Cinq enfants, une maman qui attend son sixième d'un moment à l'autre. Camille HANOT (34 ans) ne paraîtra plus à table au milieu de ses enfants : Albert (11 ans), Danièle (9 ans), Michel (5 ans), Edith (3 ans), Richard (18 mois). Ce mardi, Camille a quitté son épouse, Sophie, pour aller travailler, mais sans goût. Elle le remarque : son homme n'est pas comme d'habitude. Il s'en va comme s'il ne devait jamais revenir. « Prends un billet de malade, lui dit-elle ». « J'arrêterai après que tu seras délivrée » ... Son enfant, garçon ou fille, s'appellera Camille : une dernière preuve d'amour à l'égard de son mari ...

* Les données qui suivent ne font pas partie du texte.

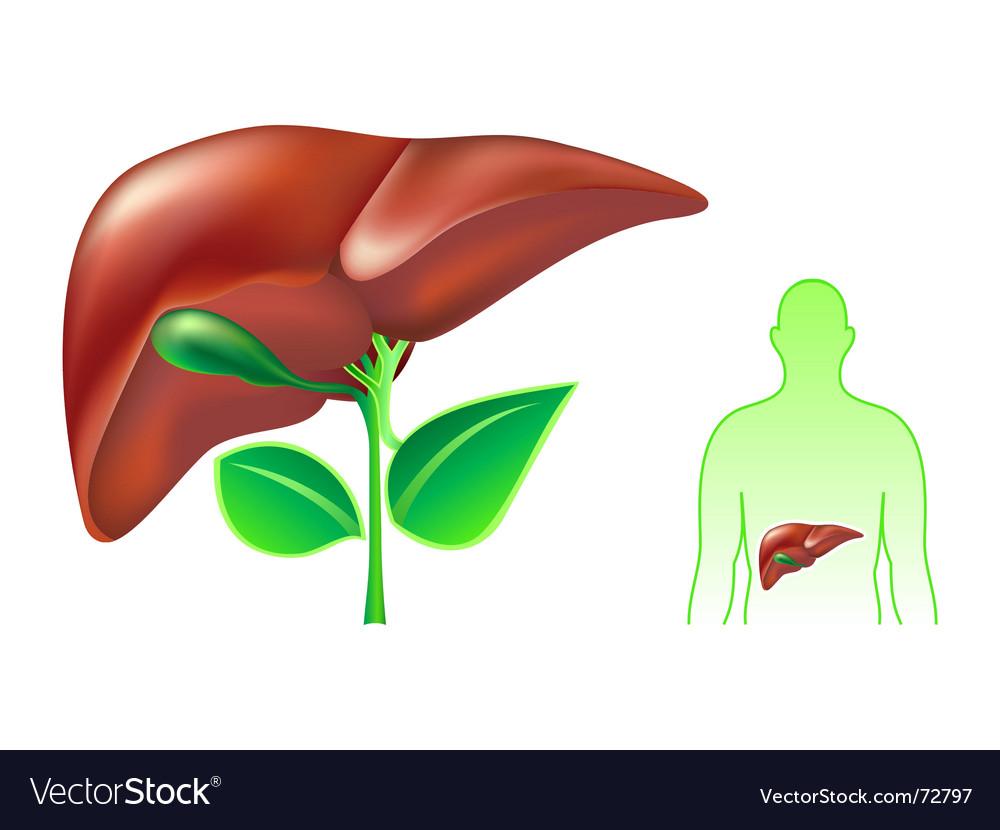 Human liver vector | Price: 1 Credit (USD $1)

· No 46, rue Pasteur, à Méricourt.

Joseph DEHAY, 31 ans, marié, deux enfants. DEHAY, un nom de famille évocateur de la catastrophe de 1906 : 13 Dehay âgés de 15 à 30 ans figurent sur la liste des victimes habitant Méricourt. Des familles entières sans homme. Au cimetière de Méricourt, près de DEHAY morts en 1906, une tombe est creusée : Joseph rejoint ses aînés ...

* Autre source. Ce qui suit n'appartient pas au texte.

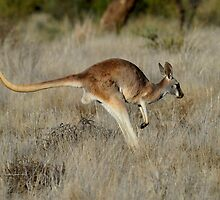 Red Kangaroo - Cunnamulla in Western Queensland by Alwyn Simple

· No 21, rue Arago, à Méricourt.

Victor JANCZAK, 21 ans, issu d'une famille polonaise émigrée en France après la guerre 1914-1918. Son père : un vieux mineur polonais qui avait donné à la mine cinq de ses onze enfants. Trois sont silicosés : Jean (35 ans), César (33 ans), Stanislas (28 ans) ; ils ont été remontés du fond et travaillent au jour : à la cokerie de Drocourt. François, 21 ans, est abatteur à la fosse 3 de Méricourt. Et il y avait Victor ...

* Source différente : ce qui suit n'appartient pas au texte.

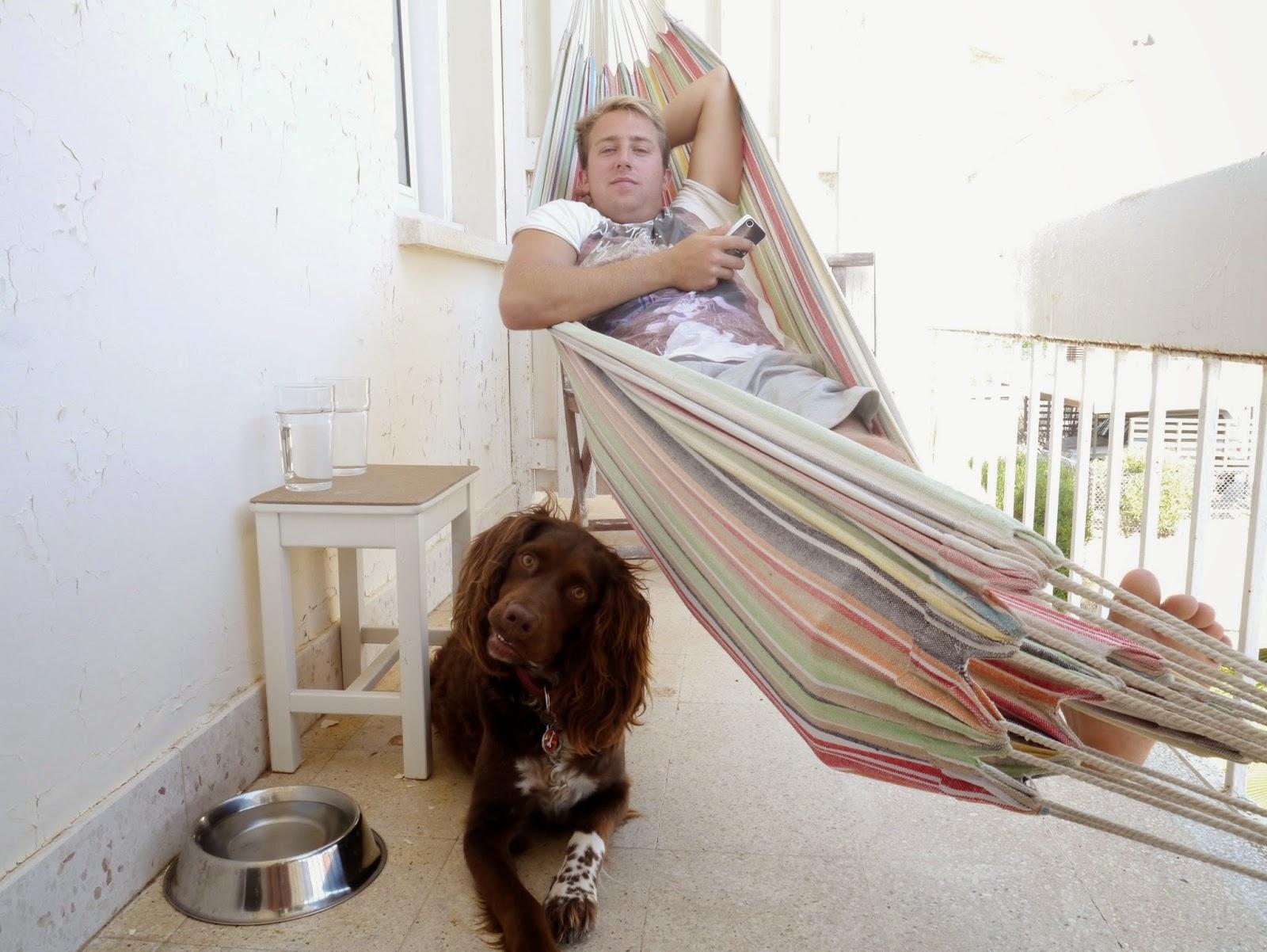 Man in a hammock and springer spaniel dog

· No 13, 6ème Rue, quelque part dans Méricourt.

Les PEZZANI sont Italiens. Ils sont arrivés depuis quelques mois en France. Leur foyer a deux enfants ; la maman attend son troisième. Elle ne comprend pas, elle ne réalise pas. Hier, Luigi PEZZANI, son mari, était vivant. Aujourd'hui, il est là, froid, allongé dans son cercueil. Mort en terre étrangère ...

· No 8, 4ème Rue à Méricourt.

Un baraquement. Une jeune maman, un bébé de quelques jours dans les bras, pleure. Son mari, François CARLIER, entré dans la profession à 14 ans, est mort. La plus jeune victime de la catastrophe ...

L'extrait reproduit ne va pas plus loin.